The Last Frontier' aux Philippines : Quelles perspectives pour Palawan ?

The Last Frontier' aux Philippines : Quelles perspectives pour Palawan ?

Palawan est un archipel de 1.768 îles situées sur le Plateau de la Sonde. Jusqu'aux années 1960, cette province était de triste renommée: un bagne, une léproserie, la malaria et la piraterie en faisaient une terre bannie pour les gens de Manille et Mindanao était un puissant pôle d'attraction.
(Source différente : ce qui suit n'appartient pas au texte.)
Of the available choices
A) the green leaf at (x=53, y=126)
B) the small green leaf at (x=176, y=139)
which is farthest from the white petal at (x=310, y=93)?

Mais il y eut dès 1947, les enquêtes ethnobotaniques de Dr. Harold C. Conklin auprès des Tagbanuwa et auprès des Batak ainsi que les travaux ethnographiques de Dr. Robert Bradford Fox, suivis des découvertes préhistoriques et archéologiques qu'il fit à partir de 1962 avec l'équipe de la section Anthropologie et Archéologie du Musée National de Manille: le célèbre complexe des ‘Tabon Caves'. Le public de la capitale porta un tout autre regard sur cette île riche de milliers d'espèces reposant dans la beauté lumineuse de la mer, entre Bornéo et l'île de Mindoro. Palawan fut alors considéré avec un sentiment de fierté identitaire et nationale. Connu désormais comme ‘the last frontier', cet archipel semble bénéficier d'une attention particulière tant par la communauté nationale, qu'internationale. Par la résolution 99-148, il fut proposé au Président, que Palawan soit qualifié de ‘Ecotourism Capital of the Philippines'. Un tel label souhaite en faire un pôle touristique et espère aussi protéger les différents milieux naturels et culturels qui l'identifient.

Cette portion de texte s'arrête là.